To some extent, this second conversation will be similar to other conversations about anti-corruption risk, or compliance risk generally. How much tolerance for this risk is the board willing to accept? How will management then develop a program to keep that risk within those tolerance levels?

These are good conversations to have, but remember the broad goal here: getting the board to assure that in-house executives are managing risk to the proper extent. The SEC has done this before with, say, financial reporting risks; the Justice Department has done it before with anti-corruption risk, via its many pieces of guidance about effective compliance programs.

Now the SEC wants to do the same for cybersecurity risk. Boards, CEOs, and the leaders of Second Line functions including IT security, legal, and compliance will need to figure out a game plan.

Second, Questions on Materiality

Companies will have a more pragmatic challenge, too. One SEC proposal is to require disclosure of “material cybersecurity incidents” within four days of deciding that a breach was indeed material.

Well, what process will your company use to decide that? More precisely, what objective, reliable, repeatable process will the company use to decide materiality, when cybersecurity events can come in so many forms?

The SEC doesn’t offer many specifics on how to answer those questions. Under federal securities law a material fact is anything that, when disclosed, “would be viewed by the reasonable investor as having significantly altered the ‘total mix’ of information made available” – but applying that standard to many cybersecurity incidents will not be easy.

That analysis will require a blend of forensic capability, where you gather information about exactly what was breached; plus, an objective legal analysis of whether those facts pass the materiality test; sprinkled with a dash of ethical values: “Is this something we should disclose to investors, even though we’ll take a beating in the markets?”

If you don’t develop a rigorous process for this assessment – that is, if the company relies on management whims and best guesses from one quarter to the next – the potential for poor decisions goes up immensely.

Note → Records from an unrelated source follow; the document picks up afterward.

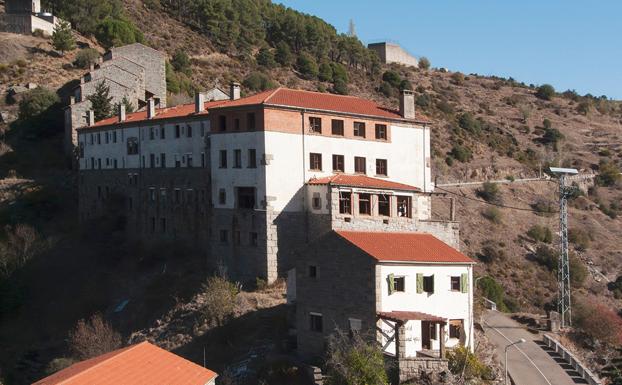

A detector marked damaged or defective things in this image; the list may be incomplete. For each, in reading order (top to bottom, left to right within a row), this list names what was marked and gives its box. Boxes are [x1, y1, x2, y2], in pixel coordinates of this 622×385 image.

broken window [239, 187, 258, 208]
broken window [338, 191, 354, 214]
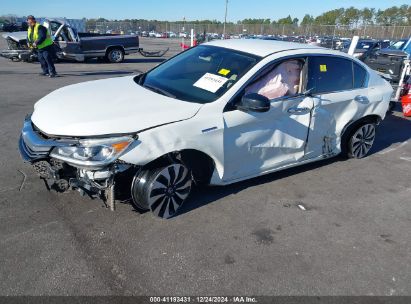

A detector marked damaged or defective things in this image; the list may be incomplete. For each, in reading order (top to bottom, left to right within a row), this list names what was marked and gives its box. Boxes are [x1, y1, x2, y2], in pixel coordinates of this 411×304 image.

damaged front bumper [18, 116, 137, 209]
crumpled hood [32, 76, 203, 137]
exposed wheel well [143, 150, 216, 185]
dented front door [224, 95, 314, 180]
exposed wheel well [342, 114, 384, 157]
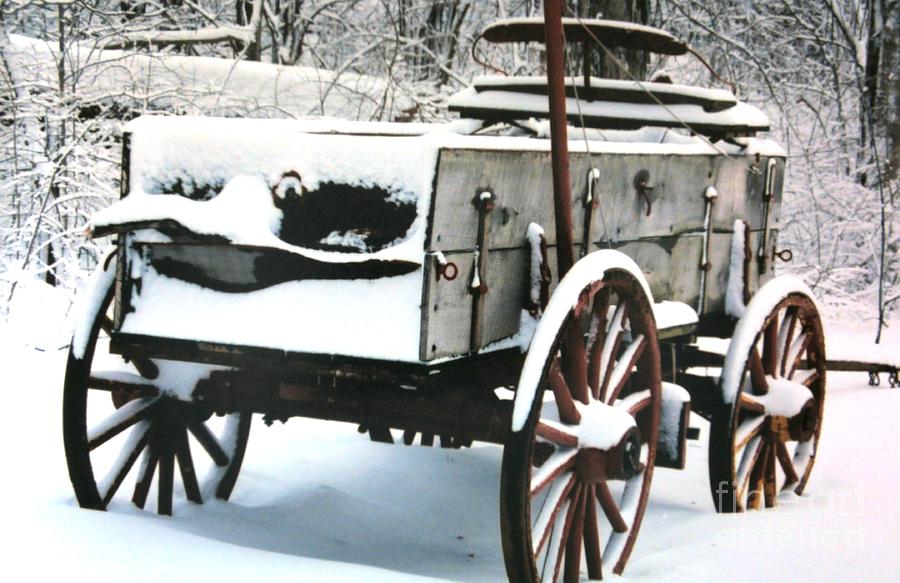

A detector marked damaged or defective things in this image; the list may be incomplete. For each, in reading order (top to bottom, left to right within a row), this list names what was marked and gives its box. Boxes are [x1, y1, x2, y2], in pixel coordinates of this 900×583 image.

rusty metal hardware [632, 169, 652, 217]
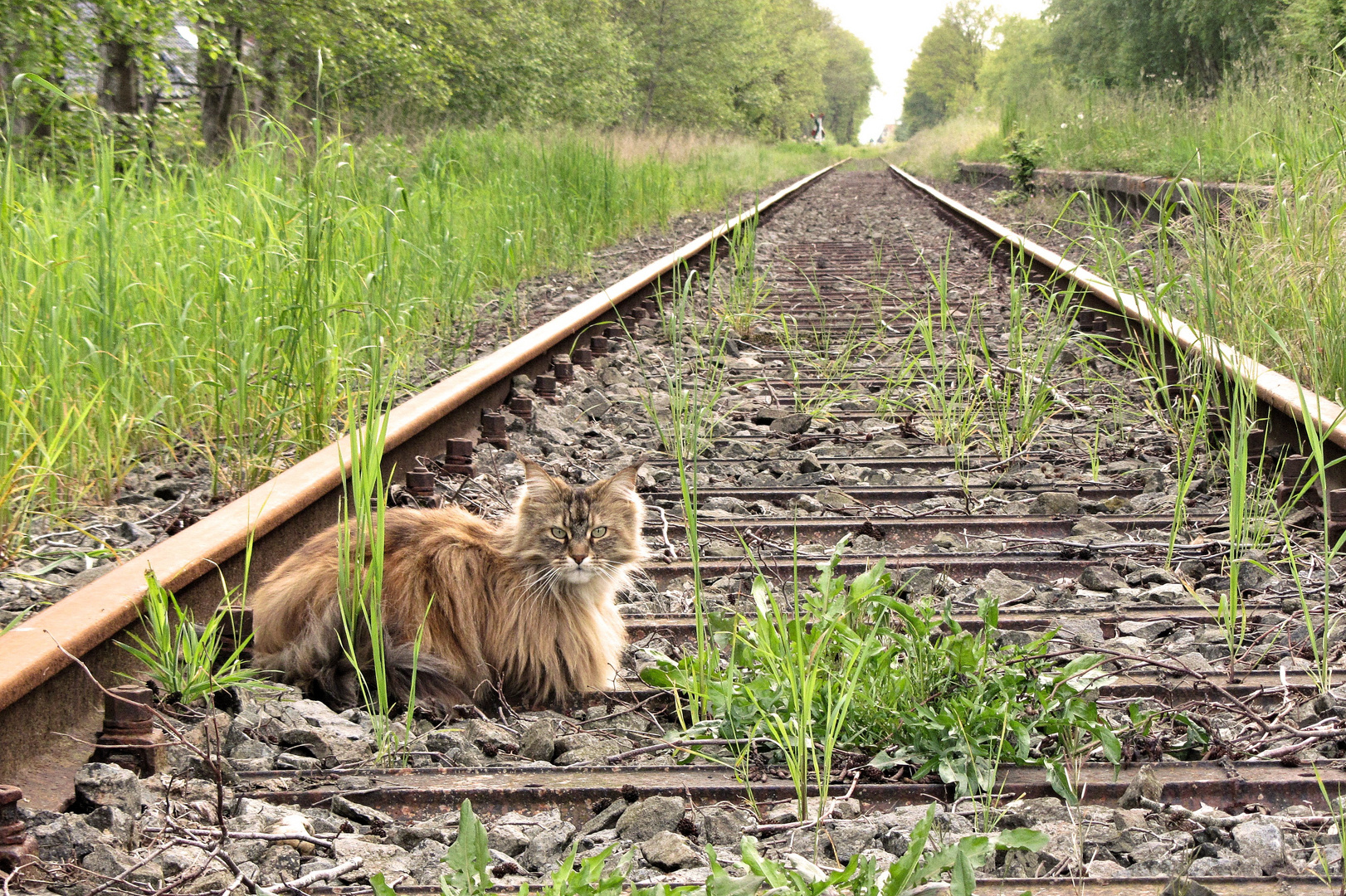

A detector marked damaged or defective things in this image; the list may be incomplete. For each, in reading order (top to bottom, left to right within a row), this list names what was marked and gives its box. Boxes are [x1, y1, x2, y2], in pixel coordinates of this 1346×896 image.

rusty steel rail [0, 162, 845, 791]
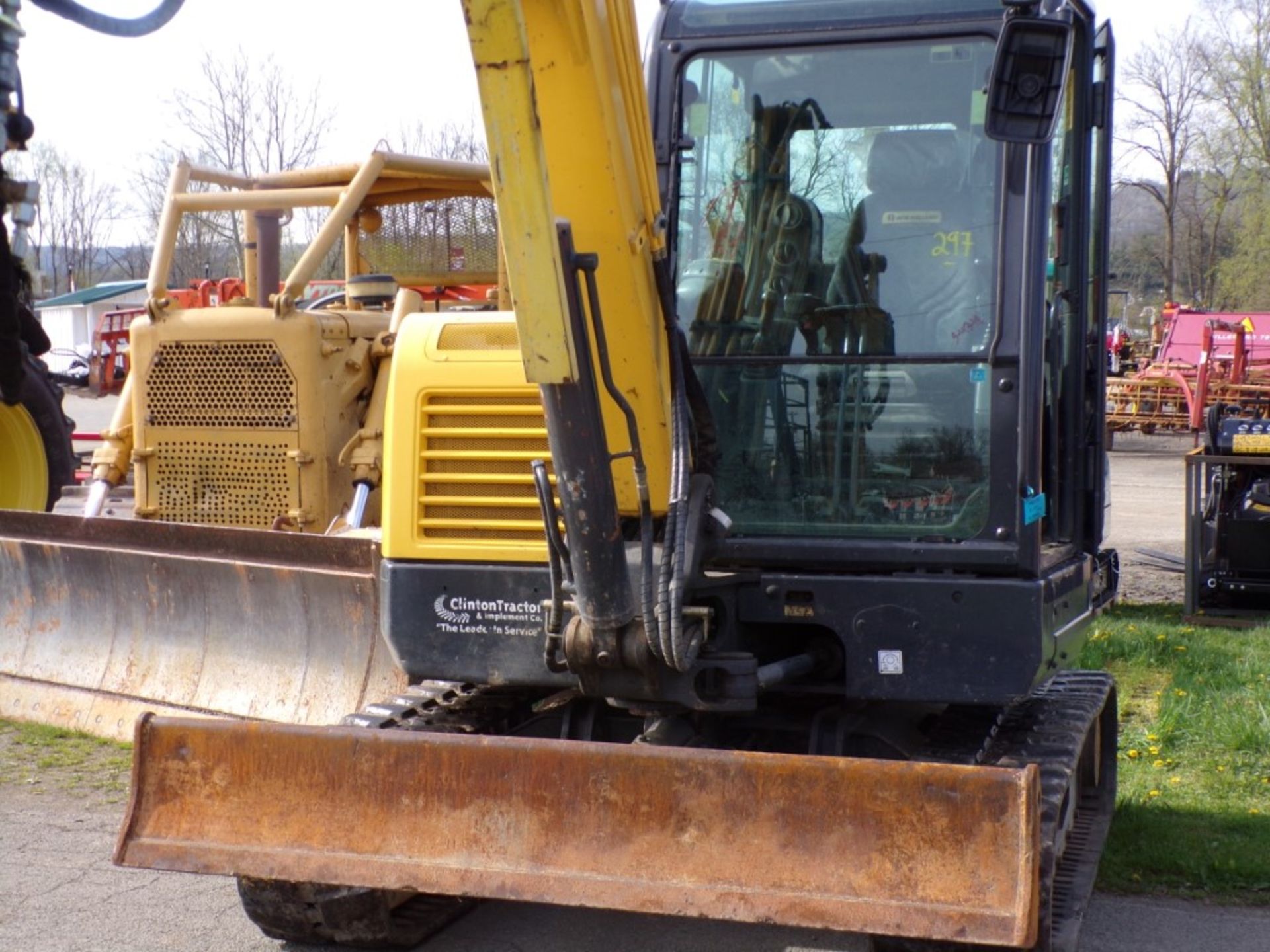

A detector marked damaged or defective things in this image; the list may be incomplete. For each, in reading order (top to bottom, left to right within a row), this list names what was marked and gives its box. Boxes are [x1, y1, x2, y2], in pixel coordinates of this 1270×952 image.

rusty dozer blade [0, 510, 403, 741]
rusty dozer blade [114, 721, 1036, 949]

The wiser move will be to define policies and processes for a structured assessment of materiality.

Perhaps you can rely on cybersecurity frameworks to guide you as you develop those things; perhaps you can develop them internally with careful discussion and deliberation. But the ideal result will be a formal process that compliance, risk, legal, and IT security teams understand and follow.

Then, if everything falls into place, you have a board properly engaged in overseeing cybersecurity risk, and a defensible process to inform investors when you suffer a cybersecurity incident.

Whatever the final form of the SEC’s proposed rules might be, those two results will be worth having.